The researchers found that in 1983, 9 percent of the households surveyed fit their definition of "insolvent." In 1986, the proportion decreased to 6 percent. The decrease makes sense in light of the finding that households with older members are less likely to be insolvent, because the same households were interviewed in both years.
The study defined "insolvency" as having a net worth less than one month's income. Net worth is a person's total assets minus their total debts. Assets include cash, investments, insurance and pension funds plus the market value of a home, property, car and business.
While many people who meet this definition may never declare bankruptcy -- fewer than 1 percent of American households file for bankruptcy per year, Hanna said -- they do have very little in reserve and would not have anything to fall back on in case of an emergency.
"These are the people who could be one paycheck from living on the street," Hanna said.

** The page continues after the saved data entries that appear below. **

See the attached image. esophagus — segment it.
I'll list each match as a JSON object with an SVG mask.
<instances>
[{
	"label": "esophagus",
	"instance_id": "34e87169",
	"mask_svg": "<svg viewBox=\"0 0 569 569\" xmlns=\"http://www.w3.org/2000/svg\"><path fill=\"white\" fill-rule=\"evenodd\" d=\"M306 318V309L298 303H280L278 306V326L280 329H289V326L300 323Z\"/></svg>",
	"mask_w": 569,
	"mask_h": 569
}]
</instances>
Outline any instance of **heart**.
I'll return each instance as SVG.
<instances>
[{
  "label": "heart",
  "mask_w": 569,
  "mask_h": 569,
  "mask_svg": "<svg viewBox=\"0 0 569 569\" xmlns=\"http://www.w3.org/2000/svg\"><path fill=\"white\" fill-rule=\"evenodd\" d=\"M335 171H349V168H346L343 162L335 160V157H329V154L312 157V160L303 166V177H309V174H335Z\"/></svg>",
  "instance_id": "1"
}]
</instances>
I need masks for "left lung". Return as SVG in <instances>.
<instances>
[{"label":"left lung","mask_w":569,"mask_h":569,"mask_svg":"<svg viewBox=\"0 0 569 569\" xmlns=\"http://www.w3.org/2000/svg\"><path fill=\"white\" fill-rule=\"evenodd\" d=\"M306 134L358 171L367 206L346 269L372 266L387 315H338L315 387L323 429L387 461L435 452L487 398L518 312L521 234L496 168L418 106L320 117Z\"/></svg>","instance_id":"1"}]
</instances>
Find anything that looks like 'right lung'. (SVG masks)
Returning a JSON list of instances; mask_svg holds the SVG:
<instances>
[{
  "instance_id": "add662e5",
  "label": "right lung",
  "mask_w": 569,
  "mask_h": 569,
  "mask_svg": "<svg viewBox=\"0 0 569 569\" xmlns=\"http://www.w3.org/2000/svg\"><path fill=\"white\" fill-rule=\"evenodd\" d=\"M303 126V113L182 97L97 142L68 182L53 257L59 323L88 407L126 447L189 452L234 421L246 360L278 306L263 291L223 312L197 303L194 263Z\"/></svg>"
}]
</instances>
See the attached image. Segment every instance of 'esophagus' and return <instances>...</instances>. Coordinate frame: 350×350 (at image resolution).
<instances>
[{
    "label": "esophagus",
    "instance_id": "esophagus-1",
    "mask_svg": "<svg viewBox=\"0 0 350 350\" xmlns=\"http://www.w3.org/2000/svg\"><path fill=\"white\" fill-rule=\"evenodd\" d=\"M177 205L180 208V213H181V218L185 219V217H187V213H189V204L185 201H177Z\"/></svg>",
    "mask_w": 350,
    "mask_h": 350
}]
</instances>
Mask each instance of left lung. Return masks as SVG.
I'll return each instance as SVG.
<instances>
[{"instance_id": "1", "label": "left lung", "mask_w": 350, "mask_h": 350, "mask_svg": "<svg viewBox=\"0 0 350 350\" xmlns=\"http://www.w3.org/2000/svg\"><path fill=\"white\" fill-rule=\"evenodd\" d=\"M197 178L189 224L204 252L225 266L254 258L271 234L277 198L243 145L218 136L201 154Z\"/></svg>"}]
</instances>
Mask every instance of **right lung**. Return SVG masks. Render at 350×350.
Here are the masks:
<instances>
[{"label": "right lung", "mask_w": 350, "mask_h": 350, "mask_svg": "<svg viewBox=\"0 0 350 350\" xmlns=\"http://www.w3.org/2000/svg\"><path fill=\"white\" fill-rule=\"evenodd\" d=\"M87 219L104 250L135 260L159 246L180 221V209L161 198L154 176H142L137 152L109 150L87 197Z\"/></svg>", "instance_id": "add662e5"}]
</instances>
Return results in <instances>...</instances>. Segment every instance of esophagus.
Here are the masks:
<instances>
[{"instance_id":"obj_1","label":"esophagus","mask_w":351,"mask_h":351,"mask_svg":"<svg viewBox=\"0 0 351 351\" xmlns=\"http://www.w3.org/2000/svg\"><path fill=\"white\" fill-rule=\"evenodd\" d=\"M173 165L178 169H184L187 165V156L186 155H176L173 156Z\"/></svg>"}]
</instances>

Details of the findings include:
_ In 1983, 30-year-olds with incomes under $20,000 who were otherwise average had a predicted insolvency rate of 38 percent, compared to 18 percent for otherwise similar 60-year-olds. In 1986, 37 percent of 30-year-olds with an income of less than $15,000 were insolvent, while only 22 percent of the 60-year-olds with that income were insolvent. "It's really an interaction of income and age," Hanna said. "Generally, if you had a high income, you wouldn't be insolvent no matter what your age. If your income is in the mid-range, you're less likely to be insolvent as you age. Lower-income groups make some progress as they age, but they're more likely to be insolvent than other groups."
Hanna speculates that home ownership may be one reason that older people were less likely to be insolvent than younger people. As people build equity in their homes -- the largest single investment that most Americans make -- the size of their overall debt decreases. That makes them less likely to be at risk for insolvency, he said.
_ In both years, being married with children was associated with a 5 percent insolvency rate, the lowest of any group. (The researchers included unmarried couples who lived together as partners in the married category.)
_ In both years, single parents were more likely to be insolvent. However, the rate doubled from 12.5 percent to 25 percent when the parent's marital status was "separated" rather than divorced, widowed or never married. That could be because of all the expenses associated with legal proceedings during separation, and with setting up a new household, Hanna said.